Stretch With Your Warm-Up and Cool-Down
It is important to prepare the body and muscles to exercise using a warm-up, and then help them recover afterwards with a cool down. Stretching during the warm-up and cool down is important to prevent injury. Dynamic stretching, which consists of moving the joints through a full range of motion, is especially good for the warm-up and cool-down. A foam roller, which is a foam cylinder used to “roll” the muscles, helps to massage the muscles to loosen any tight spots. These stretching and mobility techniques, and other examples can be found on the internet.
Rest and Form Good Sleep Habits
Rest includes getting your 7-9 hours of sleep each night. Sleep is vital for your health, energy, metabolism and mood. Sleep habits can start anywhere; finding what works best for you to wind down at night and catch the best Zs. Factors interrupting your sleep could be light, sound, air, your mattress and bedding: 1) Light. As evening rolls in, our body naturally produces melatonin. Keeping it bright in your home or bedroom causes the brain to stay more alert and can cause problems with falling asleep. 2) Sound. If you have a partner that snores or maybe the room is just too quiet, finding a background noise may help you fall asleep. 3) Air. According to the National Sleep Foundation, the ideal temperature for sleep is 60 to 70° with about 50% humidity. 4) Mattress. Replacing your mattress, every 7-10 years is recommended. Since mattresses lose their support, and we spend so much time on them, it’s important to have the right support and comfort. 5) Bedding.
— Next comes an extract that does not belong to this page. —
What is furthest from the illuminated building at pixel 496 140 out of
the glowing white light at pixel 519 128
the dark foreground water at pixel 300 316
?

It’s important your bedding is clean and comfortable.
Manage Stress and Mental Health
Managing your stress and mental health are key components in training. Focus on the things that can be controlled. Create a routine. Routines and daily schedules can help reduce anxiety. That way you know exactly what you will be doing each day. Getting outside and enjoying fresh air is a great way to manage stress. Taking a step back and appreciating the things around you can refuel your mind. Know that you have resources that can help you along the way. Access to the internet is extremely helpful in identifying who and where you can get help or support from. Use it to your advantage.
Listen to Your Body!
Training properly, hydrating, eating a balanced diet, wearing the right shoes and equipment, giving yourself REST DAYS and proper warm-up/cool-down are all great ways to stay healthy while exercising. Nothing replaces the ability to listen to your body. Muscle soreness can come with any athletic activity but it’s okay to take rest or take a day off when needed. Injuries happen even with proper training and preparation.